Should we Still be Whipping Racehorses in the 21st Century?

This week we shall turn to the equestrian world.  As related a month ago in this column, you will be very aware that Downpatrick is a cradle of modern horse racing.  We have one of the finest courses in Ireland and been blessed by the visits of some equine superstars.  I see no reason why we shouldn’t be at the forefront of equine science today, as we have been for centuries.

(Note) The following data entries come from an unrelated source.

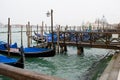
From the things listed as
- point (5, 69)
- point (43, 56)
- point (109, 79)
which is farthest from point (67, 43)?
point (5, 69)

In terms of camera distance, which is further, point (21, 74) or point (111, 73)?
point (111, 73)

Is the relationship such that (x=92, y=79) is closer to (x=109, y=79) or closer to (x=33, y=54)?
(x=109, y=79)

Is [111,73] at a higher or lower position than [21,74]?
lower

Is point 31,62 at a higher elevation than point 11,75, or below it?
below

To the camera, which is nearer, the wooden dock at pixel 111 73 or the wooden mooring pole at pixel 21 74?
the wooden mooring pole at pixel 21 74

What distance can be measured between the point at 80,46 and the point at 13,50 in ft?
15.9

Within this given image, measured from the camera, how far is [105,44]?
15562 mm

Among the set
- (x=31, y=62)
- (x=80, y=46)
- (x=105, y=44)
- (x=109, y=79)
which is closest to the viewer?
(x=109, y=79)

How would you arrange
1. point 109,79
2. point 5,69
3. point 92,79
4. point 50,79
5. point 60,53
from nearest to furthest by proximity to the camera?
point 50,79, point 5,69, point 109,79, point 92,79, point 60,53

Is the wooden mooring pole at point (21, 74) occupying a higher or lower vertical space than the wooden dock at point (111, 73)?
higher

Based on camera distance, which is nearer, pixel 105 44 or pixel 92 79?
pixel 92 79

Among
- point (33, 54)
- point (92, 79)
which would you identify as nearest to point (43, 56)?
point (33, 54)

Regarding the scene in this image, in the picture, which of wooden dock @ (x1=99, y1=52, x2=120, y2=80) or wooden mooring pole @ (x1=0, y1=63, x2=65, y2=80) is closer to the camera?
wooden mooring pole @ (x1=0, y1=63, x2=65, y2=80)

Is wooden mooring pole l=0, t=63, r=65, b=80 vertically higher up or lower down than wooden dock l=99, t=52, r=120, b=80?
higher up
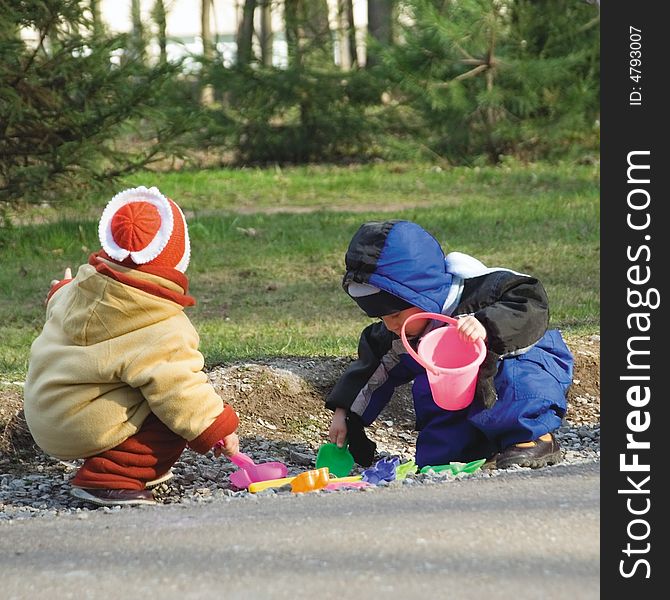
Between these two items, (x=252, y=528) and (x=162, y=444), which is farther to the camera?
(x=162, y=444)

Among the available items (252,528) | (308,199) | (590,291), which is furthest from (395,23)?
(252,528)

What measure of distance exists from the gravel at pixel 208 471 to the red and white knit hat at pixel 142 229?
0.77 metres

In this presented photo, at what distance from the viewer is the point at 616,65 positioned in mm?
3834

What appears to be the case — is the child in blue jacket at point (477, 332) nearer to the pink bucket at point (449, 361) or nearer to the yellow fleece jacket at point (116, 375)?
the pink bucket at point (449, 361)

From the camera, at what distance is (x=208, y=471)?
4.23 meters

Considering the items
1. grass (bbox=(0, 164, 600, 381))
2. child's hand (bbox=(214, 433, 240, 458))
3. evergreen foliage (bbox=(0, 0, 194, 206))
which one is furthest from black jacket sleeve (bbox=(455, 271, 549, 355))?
evergreen foliage (bbox=(0, 0, 194, 206))

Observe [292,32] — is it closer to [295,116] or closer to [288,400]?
[295,116]

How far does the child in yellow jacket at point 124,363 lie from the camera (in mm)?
3477

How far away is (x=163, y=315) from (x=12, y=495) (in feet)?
3.24

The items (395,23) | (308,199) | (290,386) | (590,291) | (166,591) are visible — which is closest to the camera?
(166,591)

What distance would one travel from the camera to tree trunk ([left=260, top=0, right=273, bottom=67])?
47.4ft

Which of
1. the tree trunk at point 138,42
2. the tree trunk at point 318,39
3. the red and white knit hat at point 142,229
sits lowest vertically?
the red and white knit hat at point 142,229

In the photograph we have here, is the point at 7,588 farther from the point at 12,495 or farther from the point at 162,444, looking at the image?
the point at 12,495

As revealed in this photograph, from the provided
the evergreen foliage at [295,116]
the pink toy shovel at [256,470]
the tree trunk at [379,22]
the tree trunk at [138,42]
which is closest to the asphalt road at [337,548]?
the pink toy shovel at [256,470]
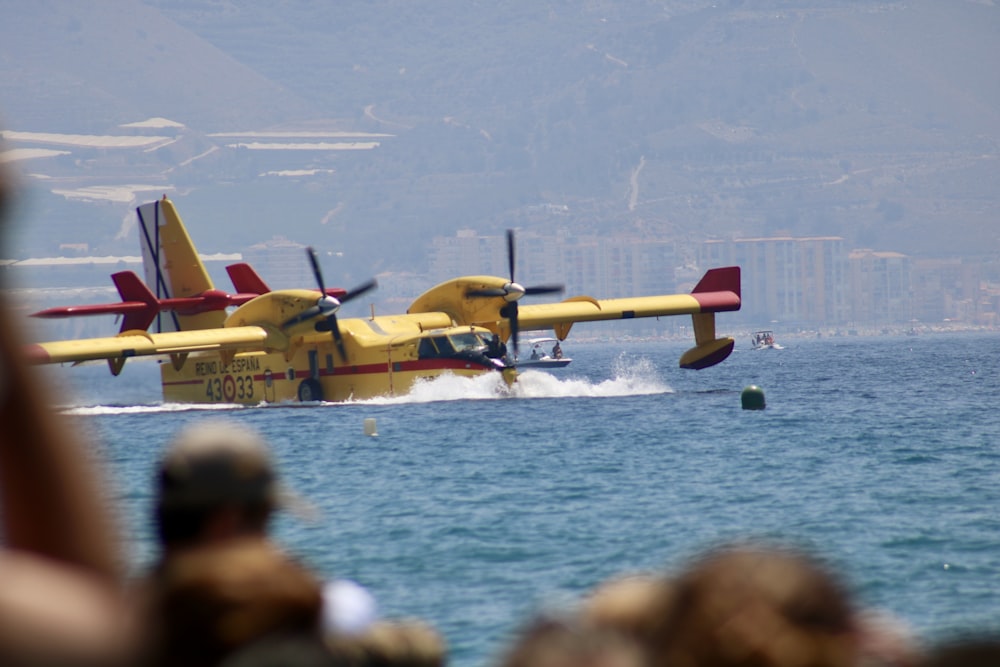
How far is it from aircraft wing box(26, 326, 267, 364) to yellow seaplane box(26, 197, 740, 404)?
3 cm

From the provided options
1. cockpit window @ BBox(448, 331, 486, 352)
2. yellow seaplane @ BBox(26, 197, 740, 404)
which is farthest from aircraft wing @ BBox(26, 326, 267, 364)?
cockpit window @ BBox(448, 331, 486, 352)

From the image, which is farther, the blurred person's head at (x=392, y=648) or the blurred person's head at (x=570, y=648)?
the blurred person's head at (x=392, y=648)

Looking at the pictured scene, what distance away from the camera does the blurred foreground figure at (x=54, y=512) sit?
6.14ft

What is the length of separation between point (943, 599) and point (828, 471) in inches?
406

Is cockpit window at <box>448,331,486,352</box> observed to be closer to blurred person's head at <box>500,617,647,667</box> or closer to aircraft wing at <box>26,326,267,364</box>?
aircraft wing at <box>26,326,267,364</box>

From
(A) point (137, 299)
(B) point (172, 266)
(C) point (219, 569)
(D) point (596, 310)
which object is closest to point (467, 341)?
(D) point (596, 310)

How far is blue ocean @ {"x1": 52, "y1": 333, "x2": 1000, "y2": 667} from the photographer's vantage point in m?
13.0

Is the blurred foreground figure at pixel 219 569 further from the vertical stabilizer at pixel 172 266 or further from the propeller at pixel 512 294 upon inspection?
the vertical stabilizer at pixel 172 266

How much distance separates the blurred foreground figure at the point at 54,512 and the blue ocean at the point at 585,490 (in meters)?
0.39

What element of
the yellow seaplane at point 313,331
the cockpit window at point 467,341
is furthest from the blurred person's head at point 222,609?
the cockpit window at point 467,341

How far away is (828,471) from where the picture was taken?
22.7m

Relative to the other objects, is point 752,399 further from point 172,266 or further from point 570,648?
point 570,648

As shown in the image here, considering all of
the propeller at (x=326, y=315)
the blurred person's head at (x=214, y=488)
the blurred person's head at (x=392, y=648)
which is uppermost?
the blurred person's head at (x=214, y=488)

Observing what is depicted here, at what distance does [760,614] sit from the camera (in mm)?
1879
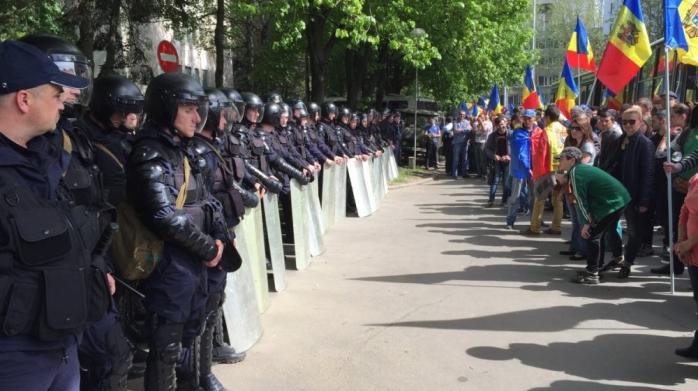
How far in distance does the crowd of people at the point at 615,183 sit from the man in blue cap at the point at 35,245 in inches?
152

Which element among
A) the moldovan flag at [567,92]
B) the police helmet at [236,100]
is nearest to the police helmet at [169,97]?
the police helmet at [236,100]

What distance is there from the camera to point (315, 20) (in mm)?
16250

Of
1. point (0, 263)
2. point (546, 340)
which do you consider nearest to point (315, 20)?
point (546, 340)

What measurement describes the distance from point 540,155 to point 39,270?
27.3 feet

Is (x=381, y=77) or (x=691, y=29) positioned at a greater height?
(x=381, y=77)

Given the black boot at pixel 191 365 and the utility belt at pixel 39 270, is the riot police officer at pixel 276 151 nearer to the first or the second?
the black boot at pixel 191 365

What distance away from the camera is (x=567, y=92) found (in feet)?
41.9

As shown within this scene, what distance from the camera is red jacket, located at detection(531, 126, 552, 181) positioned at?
9.34m

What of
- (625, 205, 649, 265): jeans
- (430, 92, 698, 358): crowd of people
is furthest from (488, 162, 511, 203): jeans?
(625, 205, 649, 265): jeans

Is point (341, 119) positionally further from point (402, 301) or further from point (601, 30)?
point (601, 30)

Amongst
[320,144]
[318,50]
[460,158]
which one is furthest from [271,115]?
[460,158]

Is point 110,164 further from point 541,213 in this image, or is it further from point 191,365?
point 541,213

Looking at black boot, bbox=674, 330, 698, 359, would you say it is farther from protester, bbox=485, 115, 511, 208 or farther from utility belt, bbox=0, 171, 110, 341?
protester, bbox=485, 115, 511, 208

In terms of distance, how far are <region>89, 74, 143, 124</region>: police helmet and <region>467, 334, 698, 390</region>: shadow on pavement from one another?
117 inches
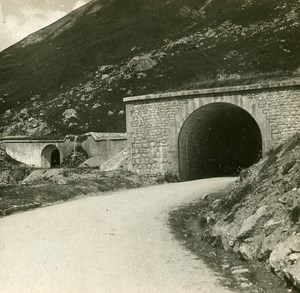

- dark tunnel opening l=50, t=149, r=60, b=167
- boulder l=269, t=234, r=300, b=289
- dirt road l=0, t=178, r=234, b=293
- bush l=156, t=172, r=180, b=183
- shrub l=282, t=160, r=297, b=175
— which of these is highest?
shrub l=282, t=160, r=297, b=175

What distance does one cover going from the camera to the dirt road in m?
5.50

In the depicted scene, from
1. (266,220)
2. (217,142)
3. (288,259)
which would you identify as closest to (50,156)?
(217,142)

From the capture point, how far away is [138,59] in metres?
53.6

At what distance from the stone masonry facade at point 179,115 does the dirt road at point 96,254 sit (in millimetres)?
7740

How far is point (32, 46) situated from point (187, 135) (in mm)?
69139

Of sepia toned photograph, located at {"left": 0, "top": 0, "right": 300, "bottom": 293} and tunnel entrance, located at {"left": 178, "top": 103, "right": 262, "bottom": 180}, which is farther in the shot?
tunnel entrance, located at {"left": 178, "top": 103, "right": 262, "bottom": 180}

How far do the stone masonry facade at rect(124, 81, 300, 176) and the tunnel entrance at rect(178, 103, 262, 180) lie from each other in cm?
52

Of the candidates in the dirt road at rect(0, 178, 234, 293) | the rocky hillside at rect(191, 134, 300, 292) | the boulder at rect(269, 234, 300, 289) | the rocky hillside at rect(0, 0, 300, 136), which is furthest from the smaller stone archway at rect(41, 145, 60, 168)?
the boulder at rect(269, 234, 300, 289)

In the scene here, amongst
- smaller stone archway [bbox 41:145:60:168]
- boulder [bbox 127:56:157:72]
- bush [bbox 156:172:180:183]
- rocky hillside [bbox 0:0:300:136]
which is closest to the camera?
bush [bbox 156:172:180:183]

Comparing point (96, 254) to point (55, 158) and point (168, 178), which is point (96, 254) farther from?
point (55, 158)

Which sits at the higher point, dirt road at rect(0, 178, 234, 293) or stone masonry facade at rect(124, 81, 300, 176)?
stone masonry facade at rect(124, 81, 300, 176)

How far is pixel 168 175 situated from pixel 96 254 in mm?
12002

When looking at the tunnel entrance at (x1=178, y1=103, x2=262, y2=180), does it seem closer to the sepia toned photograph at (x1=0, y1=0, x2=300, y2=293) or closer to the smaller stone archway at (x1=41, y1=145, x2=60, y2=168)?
Result: the sepia toned photograph at (x1=0, y1=0, x2=300, y2=293)

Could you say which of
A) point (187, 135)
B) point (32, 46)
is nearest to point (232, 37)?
point (187, 135)
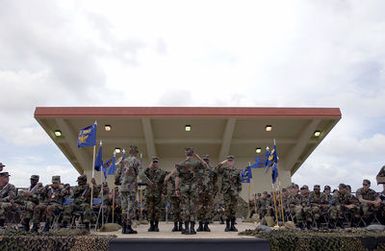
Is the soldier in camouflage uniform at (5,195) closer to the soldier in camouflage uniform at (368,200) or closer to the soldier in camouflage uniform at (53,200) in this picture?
the soldier in camouflage uniform at (53,200)

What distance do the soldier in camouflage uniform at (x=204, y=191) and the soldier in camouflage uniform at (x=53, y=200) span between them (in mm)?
3450

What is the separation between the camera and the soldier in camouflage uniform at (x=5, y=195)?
7883 mm

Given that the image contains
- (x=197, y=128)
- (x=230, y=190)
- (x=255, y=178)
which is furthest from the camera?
(x=255, y=178)

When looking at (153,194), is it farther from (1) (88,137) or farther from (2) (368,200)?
(2) (368,200)

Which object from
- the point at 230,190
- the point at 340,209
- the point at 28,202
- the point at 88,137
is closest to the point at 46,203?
the point at 28,202

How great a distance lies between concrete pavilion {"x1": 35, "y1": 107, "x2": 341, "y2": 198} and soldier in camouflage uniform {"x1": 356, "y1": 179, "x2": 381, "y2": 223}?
723 cm

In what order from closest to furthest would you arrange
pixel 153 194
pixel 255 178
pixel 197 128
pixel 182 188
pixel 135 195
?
pixel 182 188 → pixel 135 195 → pixel 153 194 → pixel 197 128 → pixel 255 178

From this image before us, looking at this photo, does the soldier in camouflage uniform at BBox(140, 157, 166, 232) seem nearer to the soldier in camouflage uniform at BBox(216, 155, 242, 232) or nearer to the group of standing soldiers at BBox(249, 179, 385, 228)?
the soldier in camouflage uniform at BBox(216, 155, 242, 232)

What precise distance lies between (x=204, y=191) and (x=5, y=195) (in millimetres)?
4944

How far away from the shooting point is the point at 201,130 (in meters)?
17.8

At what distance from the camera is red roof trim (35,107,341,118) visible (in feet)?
51.6

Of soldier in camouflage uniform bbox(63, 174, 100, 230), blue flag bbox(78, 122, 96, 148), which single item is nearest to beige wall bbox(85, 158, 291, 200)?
blue flag bbox(78, 122, 96, 148)

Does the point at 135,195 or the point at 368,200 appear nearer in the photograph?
the point at 135,195

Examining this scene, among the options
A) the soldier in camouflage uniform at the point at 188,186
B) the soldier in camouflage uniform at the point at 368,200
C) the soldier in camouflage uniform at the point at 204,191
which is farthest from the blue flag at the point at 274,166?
the soldier in camouflage uniform at the point at 188,186
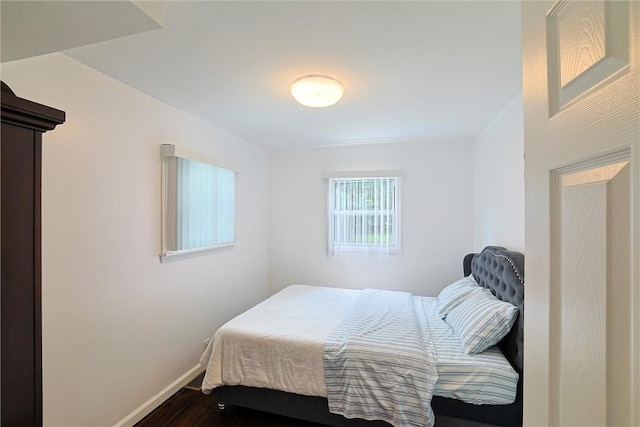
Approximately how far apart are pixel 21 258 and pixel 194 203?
188 cm

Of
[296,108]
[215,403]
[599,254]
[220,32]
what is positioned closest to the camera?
[599,254]

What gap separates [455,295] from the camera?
2.42 metres

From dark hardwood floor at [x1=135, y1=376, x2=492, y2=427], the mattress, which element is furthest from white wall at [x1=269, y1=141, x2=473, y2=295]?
dark hardwood floor at [x1=135, y1=376, x2=492, y2=427]

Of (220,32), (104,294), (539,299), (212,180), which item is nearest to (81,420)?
(104,294)

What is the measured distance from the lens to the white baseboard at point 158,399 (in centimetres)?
203

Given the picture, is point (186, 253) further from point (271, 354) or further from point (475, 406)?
point (475, 406)

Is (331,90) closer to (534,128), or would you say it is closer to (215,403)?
(534,128)

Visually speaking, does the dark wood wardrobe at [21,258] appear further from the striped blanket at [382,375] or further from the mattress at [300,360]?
the striped blanket at [382,375]

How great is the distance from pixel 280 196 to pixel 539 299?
354 centimetres

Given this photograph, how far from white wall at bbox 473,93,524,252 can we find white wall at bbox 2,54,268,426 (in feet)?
8.69

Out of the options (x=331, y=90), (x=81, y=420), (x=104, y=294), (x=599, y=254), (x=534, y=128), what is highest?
(x=331, y=90)

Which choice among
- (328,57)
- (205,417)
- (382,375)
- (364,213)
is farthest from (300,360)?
(364,213)

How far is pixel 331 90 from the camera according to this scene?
1.88 metres

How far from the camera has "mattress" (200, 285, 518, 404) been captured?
5.37ft
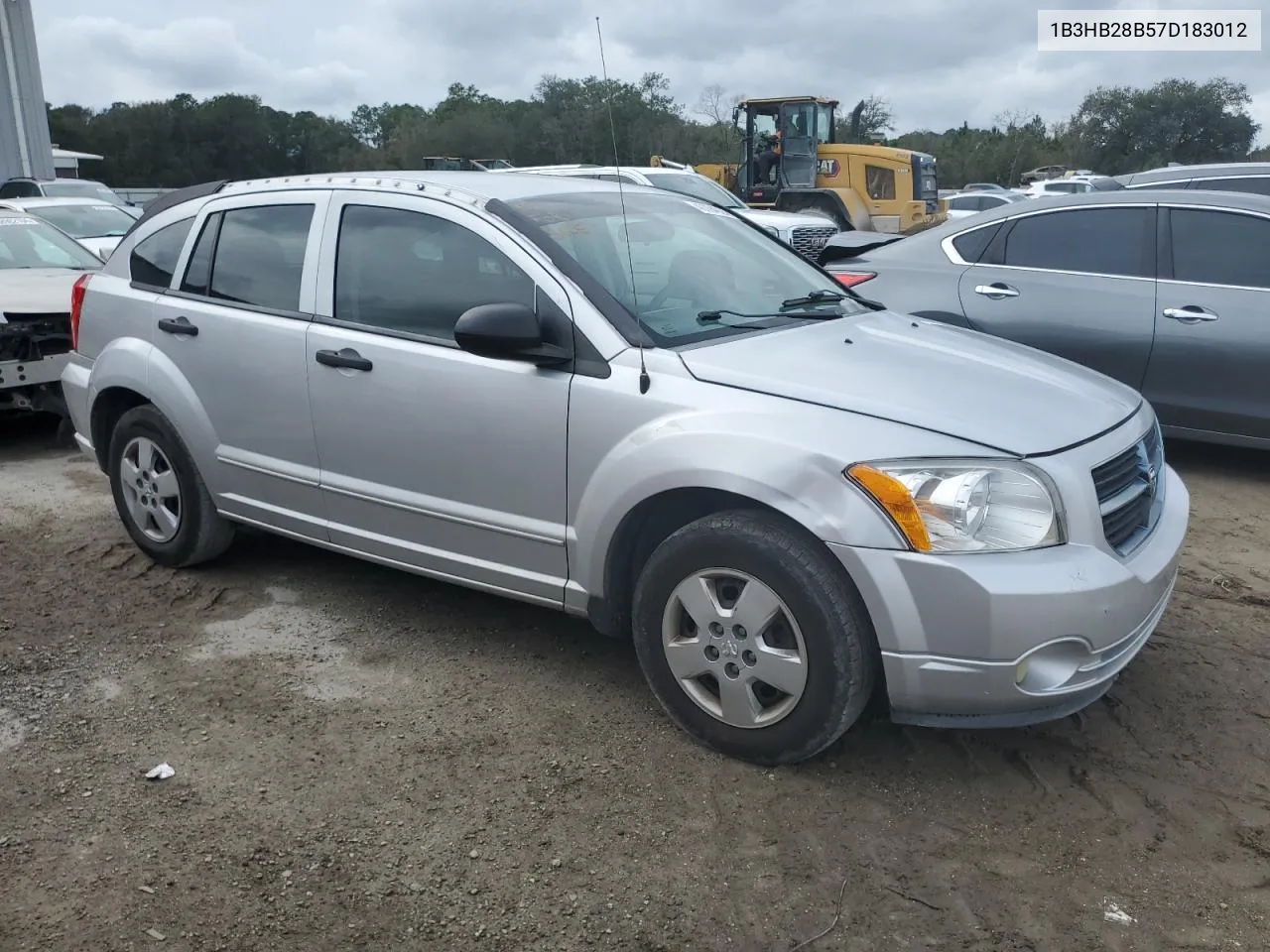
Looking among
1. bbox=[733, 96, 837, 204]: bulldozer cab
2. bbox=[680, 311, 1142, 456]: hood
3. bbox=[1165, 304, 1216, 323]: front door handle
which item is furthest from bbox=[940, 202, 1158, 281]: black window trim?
bbox=[733, 96, 837, 204]: bulldozer cab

Man has been riding horses for about 4000 years now.  Evidence indicates that the horse was first domesticated around 2,500 B.C.  First they were yoked to plough fields, but then some bright spark decided that farming was hard work and it was easier to steal your neighbour’s stuff.  So he put a chariot on a horse and terrified neighbouring tribes.  This activity is recorded in Egyptian reliefs and the fantastic Assyrian friezes in the British Museum.  The country that learned to control the horse in warfare conquered the world e.g Ghengis Khan and his Mongol Horde.  In our own part of the world Julius Caesar noted that the Celts he faced in the British Isles used chariots to charge his legions.  Now, cleaving to the matter at hand: Roman mosaics show us that their own charioteers used whips.

A whip is used to “encourage” a horse to run faster at the appropriate time in a race.  It might be to overtake and opponent, or to surge forward in the final few metres.  Whips are usually made of leather or some form of flexible wood.  The rider brings the whip down on the flank (hip) of the horse, and the resulting sensation will cause the horse to move forward.  Proponents of the use of the whip argue that it does not hurt the horse, merely encourages it to run, as it has been “trained that way”.  The argument runs that some horses would not perform unless the whip is used, as this is what they know.

The counter argument is this – “if a whip didn’t hurt a horse, why would it react at all?”.  Presumably the horse feels something when the rider strikes it, otherwise it would not surge forward.  Horses are physiologically similar to humans, so while we cannot know what a horse feels, we can infer that it is similar to what a human would feel if whipped.  In our society, such an action would be an assault, and therefore illegal.  The other justification that horses are trained to run with the whip could be easily dealt with – ban their use in 4 years time, this would allow a gradual change in training methods for horses and jockeys alike.  It seems likely that when a horse is whipped it feels, at the least, discomfort and fear.  These are sensations that we should seek to minimize to protect the human-animal bond, not enhance.

It is time to end the use of the whip when dealing with the horse.  Equine science has made huge advances in recent years with respect to training horses.  Monty Roberts and others have shown that humane techniques can be used to “break horses” without the “breaking part”.  I.e. train them to be ridden in days rather than months by focussing on communication from the horse’s point of view.  Times change, and the time has come to reassess whether we really should be whipping this noble animal in the 21st Century.  Our ancestors, the Assyrians and the Romans did a lot of admirable things, but this was not one of them.